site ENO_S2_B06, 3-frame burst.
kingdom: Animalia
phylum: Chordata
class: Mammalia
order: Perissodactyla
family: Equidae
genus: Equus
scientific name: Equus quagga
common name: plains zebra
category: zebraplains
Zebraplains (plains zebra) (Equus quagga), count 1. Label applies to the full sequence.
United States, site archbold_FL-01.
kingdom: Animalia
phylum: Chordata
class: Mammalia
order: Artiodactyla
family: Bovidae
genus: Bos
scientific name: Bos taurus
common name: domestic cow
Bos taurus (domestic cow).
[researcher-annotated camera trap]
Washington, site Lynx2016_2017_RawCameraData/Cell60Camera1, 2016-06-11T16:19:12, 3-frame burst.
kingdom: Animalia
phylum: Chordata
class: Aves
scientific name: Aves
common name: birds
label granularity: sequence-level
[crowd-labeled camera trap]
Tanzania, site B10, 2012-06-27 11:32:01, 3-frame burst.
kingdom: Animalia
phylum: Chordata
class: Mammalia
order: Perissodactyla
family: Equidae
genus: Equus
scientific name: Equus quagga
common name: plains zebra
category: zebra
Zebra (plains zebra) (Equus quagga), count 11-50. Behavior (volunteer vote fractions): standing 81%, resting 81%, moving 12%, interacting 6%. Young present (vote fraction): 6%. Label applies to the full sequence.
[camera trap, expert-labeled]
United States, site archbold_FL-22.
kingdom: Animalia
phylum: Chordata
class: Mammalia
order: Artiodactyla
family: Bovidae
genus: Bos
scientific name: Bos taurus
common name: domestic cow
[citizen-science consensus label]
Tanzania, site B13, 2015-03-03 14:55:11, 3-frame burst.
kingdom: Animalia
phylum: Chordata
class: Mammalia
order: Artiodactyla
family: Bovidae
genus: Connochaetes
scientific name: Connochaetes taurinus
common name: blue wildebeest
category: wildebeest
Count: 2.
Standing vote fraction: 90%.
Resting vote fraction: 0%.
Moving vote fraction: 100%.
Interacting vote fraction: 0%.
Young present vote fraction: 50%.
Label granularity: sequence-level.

▬▬▬

Exercise description | All the material above is to be retyped exactly as it appears.

Response for this exercise |
site ENO_S2_B06, 3-frame burst.
kingdom: Animalia
phylum: Chordata
class: Mammalia
order: Perissodactyla
family: Equidae
genus: Equus
scientific name: Equus quagga
common name: plains zebra
category: zebraplains
Zebraplains (plains zebra) (Equus quagga), count 1. Label applies to the full sequence.
United States, site archbold_FL-01.
kingdom: Animalia
phylum: Chordata
class: Mammalia
order: Artiodactyla
family: Bovidae
genus: Bos
scientific name: Bos taurus
common name: domestic cow
Bos taurus (domestic cow).
[researcher-annotated camera trap]
Washington, site Lynx2016_2017_RawCameraData/Cell60Camera1, 2016-06-11T16:19:12, 3-frame burst.
kingdom: Animalia
phylum: Chordata
class: Aves
scientific name: Aves
common name: birds
label granularity: sequence-level
[crowd-labeled camera trap]
Tanzania, site B10, 2012-06-27 11:32:01, 3-frame burst.
kingdom: Animalia
phylum: Chordata
class: Mammalia
order: Perissodactyla
family: Equidae
genus: Equus
scientific name: Equus quagga
common name: plains zebra
category: zebra
Zebra (plains zebra) (Equus quagga), count 11-50. Behavior (volunteer vote fractions): standing 81%, resting 81%, moving 12%, interacting 6%. Young present (vote fraction): 6%. Label applies to the full sequence.
[camera trap, expert-labeled]
United States, site archbold_FL-22.
kingdom: Animalia
phylum: Chordata
class: Mammalia
order: Artiodactyla
family: Bovidae
genus: Bos
scientific name: Bos taurus
common name: domestic cow
[citizen-science consensus label]
Tanzania, site B13, 2015-03-03 14:55:11, 3-frame burst.
kingdom: Animalia
phylum: Chordata
class: Mammalia
order: Artiodactyla
family: Bovidae
genus: Connochaetes
scientific name: Connochaetes taurinus
common name: blue wildebeest
category: wildebeest
Count: 2.
Standing vote fraction: 90%.
Resting vote fraction: 0%.
Moving vote fraction: 100%.
Interacting vote fraction: 0%.
Young present vote fraction: 50%.
Label granularity: sequence-level.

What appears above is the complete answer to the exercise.